I write the most when I am sad because it is my own free therapy. I keep telling myself I need to write when I have a good day so people know I am not depressed! Yesterday and today I would classify as "good days". It's hard because I am always a little sad, but days like today and yesterday I get glimpses of my old self. The sun is out and I don't feel like crying, that is a good day!
I love being able to think about Addison without crying. I hope the smiles outnumber the tears in the months to come. I had a client come into this office today who didn't know yet. He happens to be my most favorite client and I was happy to see him. I knew he would ask and for the first time I was really ready for it. It is the first time I have told someone where afterwards I felt like I did it right. I said all the things I wanted to and was still able to comfort him. He is a big teddy bear of a man and got all teary eyed, we must have hugged 20 times before he left. I could tell he was surprised that I was able to talk about her, but I was proud of myself.

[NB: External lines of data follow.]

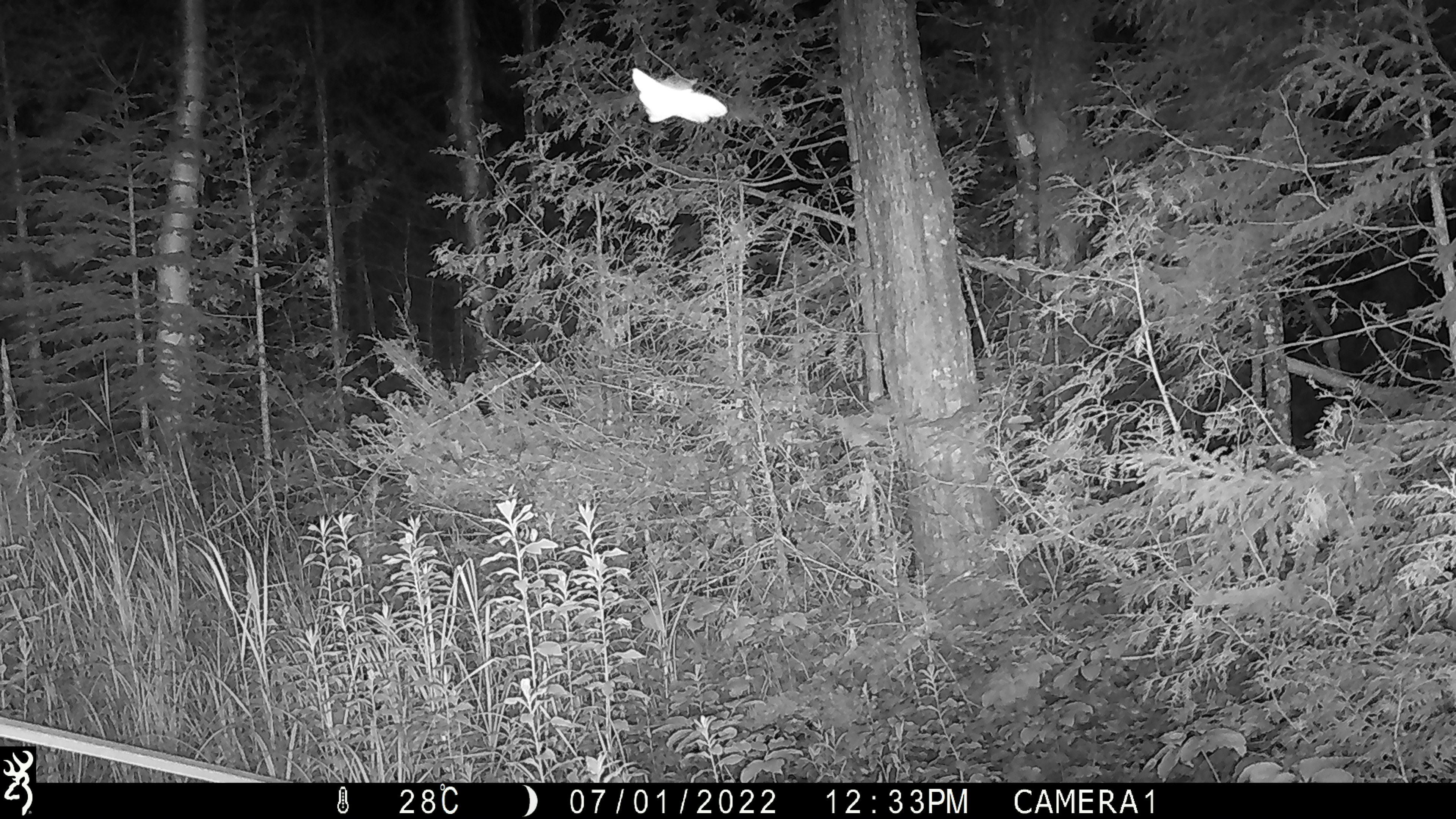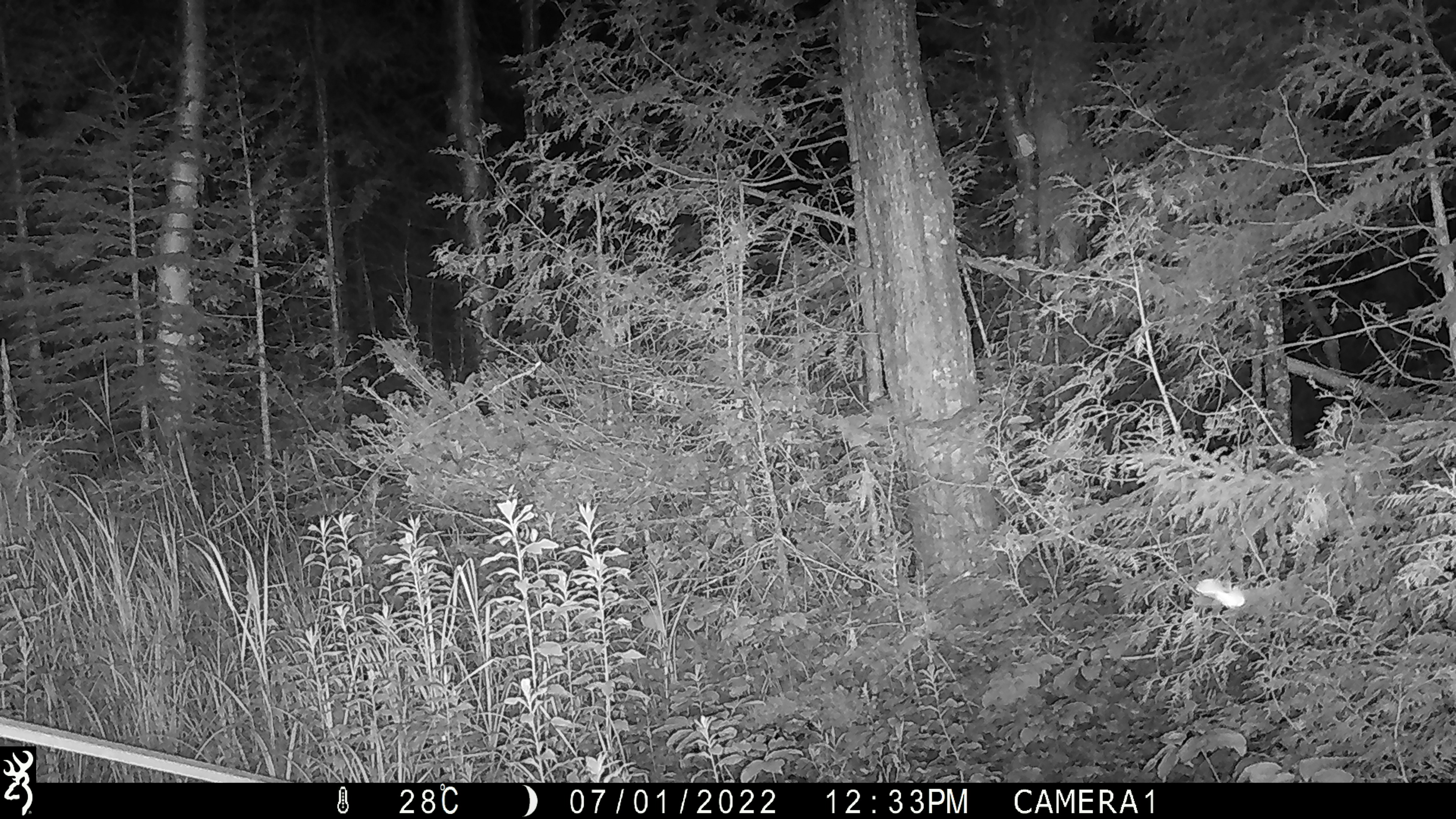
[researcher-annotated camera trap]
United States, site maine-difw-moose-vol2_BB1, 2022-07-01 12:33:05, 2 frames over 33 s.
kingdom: Animalia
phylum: Chordata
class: Aves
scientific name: Aves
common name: bird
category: bird sp.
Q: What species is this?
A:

I felt really good when he left. I got to share my baby with him and I didn't completely ruin his day by telling him. That just added to my good day. Since I have been back at work at least once a day I lock myself in the bathroom for a few minutes just to breathe and have some alone time. I didn't do that once today. I also take my lunch time to just sit in my car and be alone with myself to re-group before I go in to work, it's usually 15 minutes plus today it was only 5...baby steps!
So here it is in black and white, good days do exist. I miss my sweet girl like crazy, but today I can smile for her.